Exercise requirements -> Everything from the line that contains "Download Hanuuniye iyo" to the end of the records below, both lines included, should be transcribed exactly and returned alone.

---------- Information given ----------

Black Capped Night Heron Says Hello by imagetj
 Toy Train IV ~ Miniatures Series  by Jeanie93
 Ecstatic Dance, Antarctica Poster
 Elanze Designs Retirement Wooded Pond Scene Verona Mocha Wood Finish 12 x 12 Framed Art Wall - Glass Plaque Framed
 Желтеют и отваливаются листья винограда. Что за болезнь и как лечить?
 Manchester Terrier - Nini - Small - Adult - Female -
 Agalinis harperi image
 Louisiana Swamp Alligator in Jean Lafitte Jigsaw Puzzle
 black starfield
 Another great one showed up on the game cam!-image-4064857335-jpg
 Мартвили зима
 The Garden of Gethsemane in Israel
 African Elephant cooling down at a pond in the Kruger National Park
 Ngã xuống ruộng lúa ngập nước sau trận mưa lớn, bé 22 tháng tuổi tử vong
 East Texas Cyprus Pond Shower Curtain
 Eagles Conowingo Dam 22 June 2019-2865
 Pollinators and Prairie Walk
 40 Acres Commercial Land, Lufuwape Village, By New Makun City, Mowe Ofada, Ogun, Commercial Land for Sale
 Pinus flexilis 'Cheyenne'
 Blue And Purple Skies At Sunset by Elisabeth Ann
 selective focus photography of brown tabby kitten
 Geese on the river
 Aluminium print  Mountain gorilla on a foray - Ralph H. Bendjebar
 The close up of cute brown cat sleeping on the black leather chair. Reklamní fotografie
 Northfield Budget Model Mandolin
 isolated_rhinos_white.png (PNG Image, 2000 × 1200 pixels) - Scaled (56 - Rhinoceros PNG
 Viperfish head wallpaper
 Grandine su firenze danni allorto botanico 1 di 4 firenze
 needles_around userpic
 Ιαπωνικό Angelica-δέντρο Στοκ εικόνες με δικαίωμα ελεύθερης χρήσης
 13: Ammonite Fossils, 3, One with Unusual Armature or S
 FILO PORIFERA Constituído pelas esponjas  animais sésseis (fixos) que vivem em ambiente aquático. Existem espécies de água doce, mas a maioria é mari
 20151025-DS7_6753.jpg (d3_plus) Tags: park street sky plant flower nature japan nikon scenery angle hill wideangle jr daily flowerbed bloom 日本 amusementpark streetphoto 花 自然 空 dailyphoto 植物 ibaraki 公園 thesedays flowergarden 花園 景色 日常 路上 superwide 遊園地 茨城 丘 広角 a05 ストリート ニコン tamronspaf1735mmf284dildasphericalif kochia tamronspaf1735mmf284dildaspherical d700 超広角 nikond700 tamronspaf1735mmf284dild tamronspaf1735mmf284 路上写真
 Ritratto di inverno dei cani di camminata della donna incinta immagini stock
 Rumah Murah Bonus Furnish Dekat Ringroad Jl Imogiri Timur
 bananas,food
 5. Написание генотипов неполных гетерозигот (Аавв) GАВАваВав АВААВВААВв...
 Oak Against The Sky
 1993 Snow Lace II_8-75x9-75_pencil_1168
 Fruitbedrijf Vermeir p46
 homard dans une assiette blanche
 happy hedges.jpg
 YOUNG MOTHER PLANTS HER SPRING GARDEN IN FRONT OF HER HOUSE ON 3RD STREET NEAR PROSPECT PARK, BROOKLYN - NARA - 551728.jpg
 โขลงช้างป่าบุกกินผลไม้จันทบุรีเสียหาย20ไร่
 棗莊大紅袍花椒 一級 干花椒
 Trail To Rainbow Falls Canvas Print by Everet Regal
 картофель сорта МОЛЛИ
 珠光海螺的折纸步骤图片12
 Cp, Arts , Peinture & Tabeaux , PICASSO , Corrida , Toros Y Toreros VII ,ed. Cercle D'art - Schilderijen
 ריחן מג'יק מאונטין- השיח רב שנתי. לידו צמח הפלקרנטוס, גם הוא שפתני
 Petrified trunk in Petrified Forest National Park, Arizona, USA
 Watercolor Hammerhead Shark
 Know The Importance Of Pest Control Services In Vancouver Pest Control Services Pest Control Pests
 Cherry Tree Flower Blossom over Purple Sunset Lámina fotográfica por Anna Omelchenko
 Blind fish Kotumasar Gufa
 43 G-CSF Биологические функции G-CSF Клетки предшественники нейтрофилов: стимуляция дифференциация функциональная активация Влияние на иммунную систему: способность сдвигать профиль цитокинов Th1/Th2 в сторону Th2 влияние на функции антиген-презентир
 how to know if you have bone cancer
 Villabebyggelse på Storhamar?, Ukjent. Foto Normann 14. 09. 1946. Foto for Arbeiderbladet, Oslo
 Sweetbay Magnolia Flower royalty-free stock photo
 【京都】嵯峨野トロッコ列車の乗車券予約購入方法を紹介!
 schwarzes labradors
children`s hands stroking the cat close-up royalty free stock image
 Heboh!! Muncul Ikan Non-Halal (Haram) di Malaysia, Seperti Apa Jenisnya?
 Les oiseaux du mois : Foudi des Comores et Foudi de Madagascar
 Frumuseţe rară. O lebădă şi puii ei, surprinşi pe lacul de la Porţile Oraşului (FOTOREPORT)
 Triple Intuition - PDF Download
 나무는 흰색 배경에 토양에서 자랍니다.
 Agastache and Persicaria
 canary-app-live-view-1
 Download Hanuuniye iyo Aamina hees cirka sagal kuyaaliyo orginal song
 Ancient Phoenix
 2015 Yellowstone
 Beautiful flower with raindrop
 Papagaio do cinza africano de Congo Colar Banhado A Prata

----------

Response box ->
 Download Hanuuniye iyo Aamina hees cirka sagal kuyaaliyo orginal song
 Ancient Phoenix
 2015 Yellowstone
 Beautiful flower with raindrop
 Papagaio do cinza africano de Congo Colar Banhado A Prata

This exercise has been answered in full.